It will take six to nine months to get the infrastructure in to have pad-ready sites to market to interested businesses and industries.
“This is a really big project,” NEDC Executive Director Don Wood said.
The EDA grant and the business park’s first sale will offset the investment cost of the infrastructure.
One local company is looking to expand and move to the new industrial park. That business has looked at various sites, including Moore and Oklahoma City, Wood said.
“They have great plans for their company and the growth potential,” Wood said. “This company has 30 employees. They are keeping those, but they are just getting credit for the new jobs.”
The company will get a cost break on the land as an incentive for bringing new jobs to Norman. Those jobs will pay $50,000 or more per year, Wood said.
“It’s a health care-related industry and should generate five additional jobs per year,” he said. “That’s part of the test; they have to create at least 35 percent more jobs. This project is here to create jobs.”
There are penalties if the business does not meet its end of the bargain.
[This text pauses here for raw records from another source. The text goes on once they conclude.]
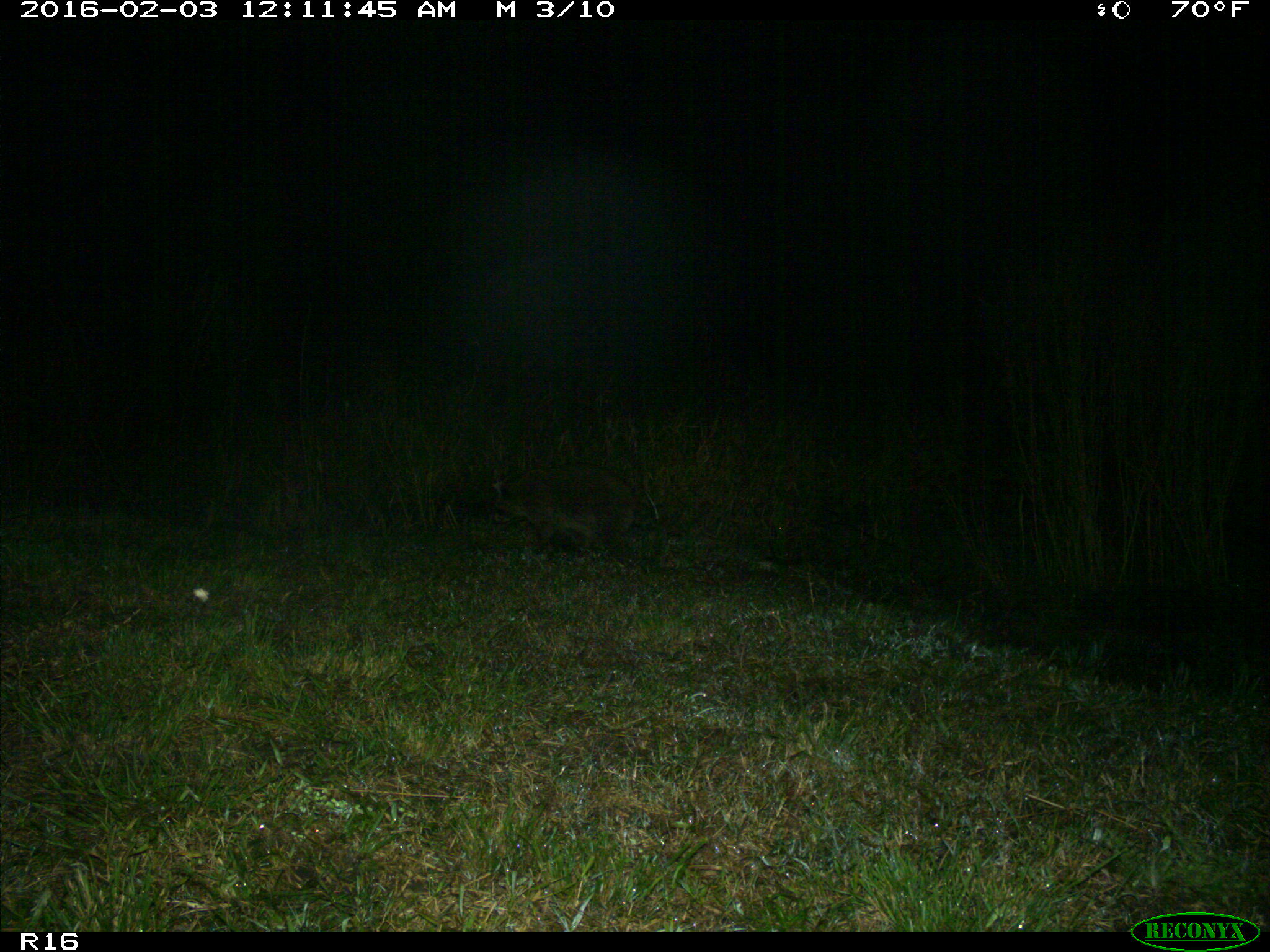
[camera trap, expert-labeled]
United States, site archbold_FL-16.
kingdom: Animalia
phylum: Chordata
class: Mammalia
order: Carnivora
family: Procyonidae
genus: Procyon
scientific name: Procyon lotor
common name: common raccoon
Procyon lotor (common raccoon).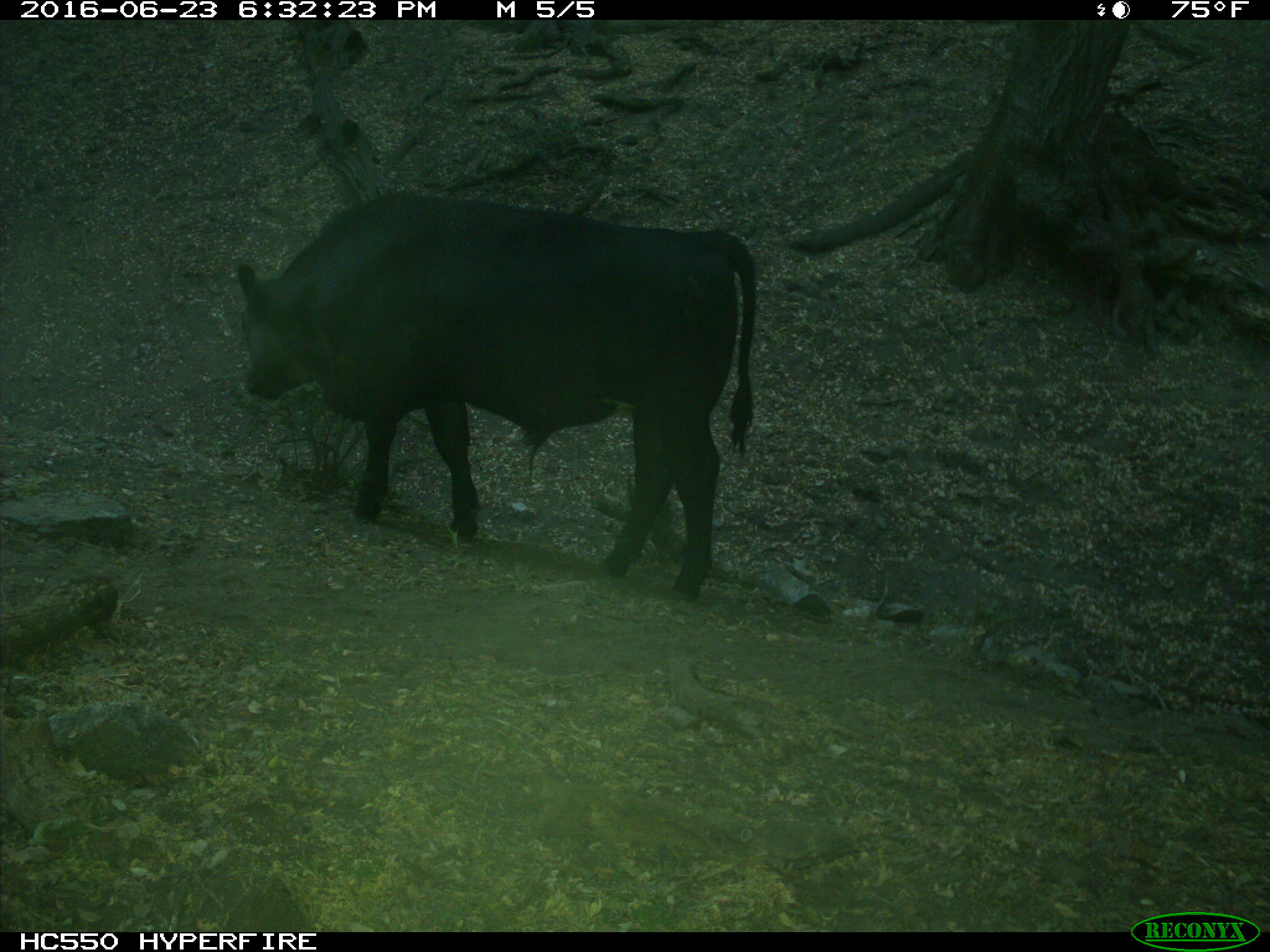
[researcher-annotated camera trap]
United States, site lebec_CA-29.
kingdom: Animalia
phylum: Chordata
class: Mammalia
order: Artiodactyla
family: Bovidae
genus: Bos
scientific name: Bos taurus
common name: domestic cow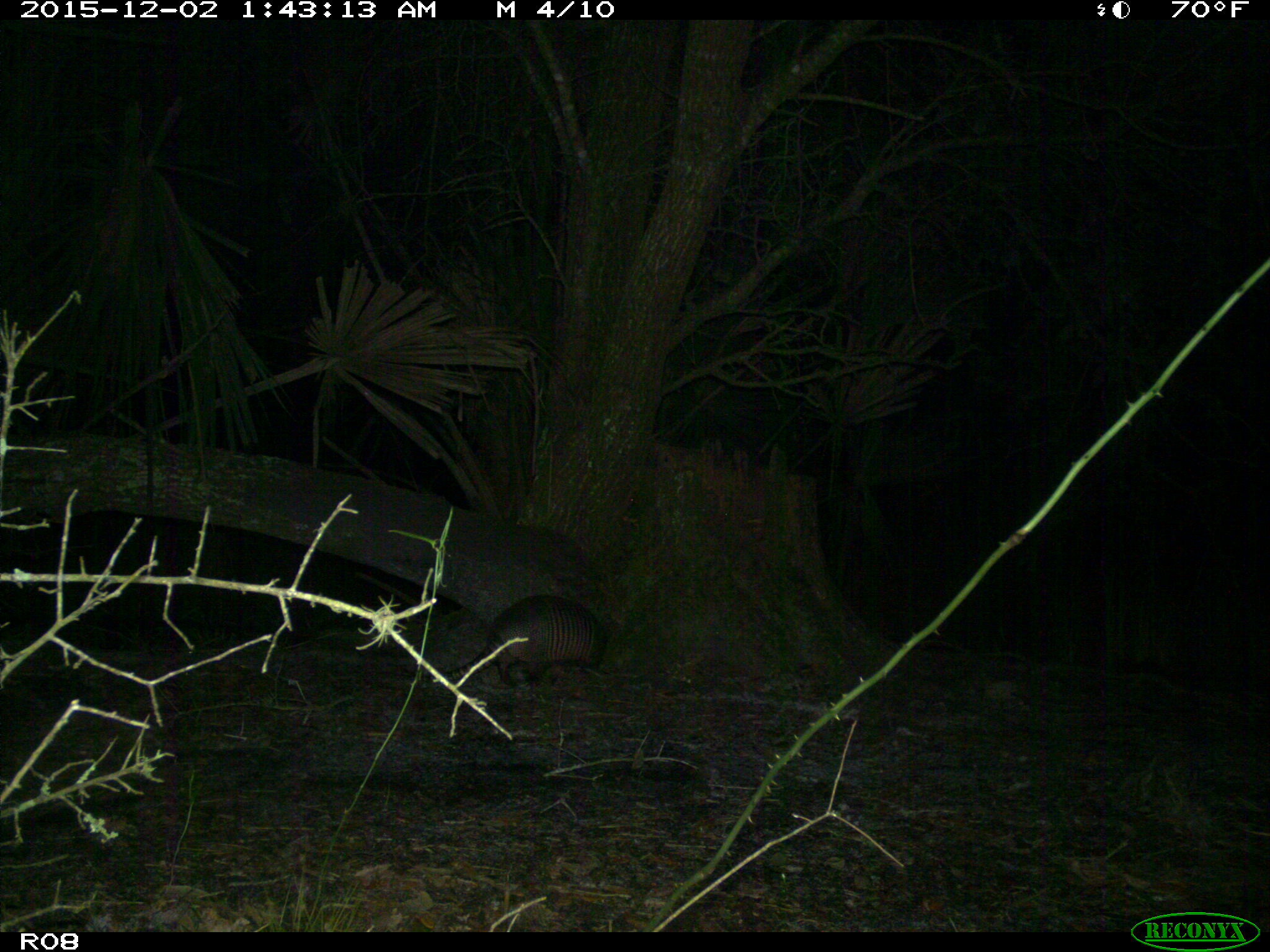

Any investment risk is on the part of NEDC and would not fall on the city.
In other city business, the council unanimously approved zoning changes to allow the redevelopment of the Sooner Mobile Home Park into a multi-family residential area to include two restaurant sites and a grocery store, likely to be a Neighborhood Walmart.
Attorney Hal Ezzell representing the applicant said all multi-family projects do not serve the same demographic, and projects of this magnitude must go through an extensive vetting process to gain the lender support needed.
Ezzell said the grocery store is expected to generate $1.5 million in sales tax revenue for the city.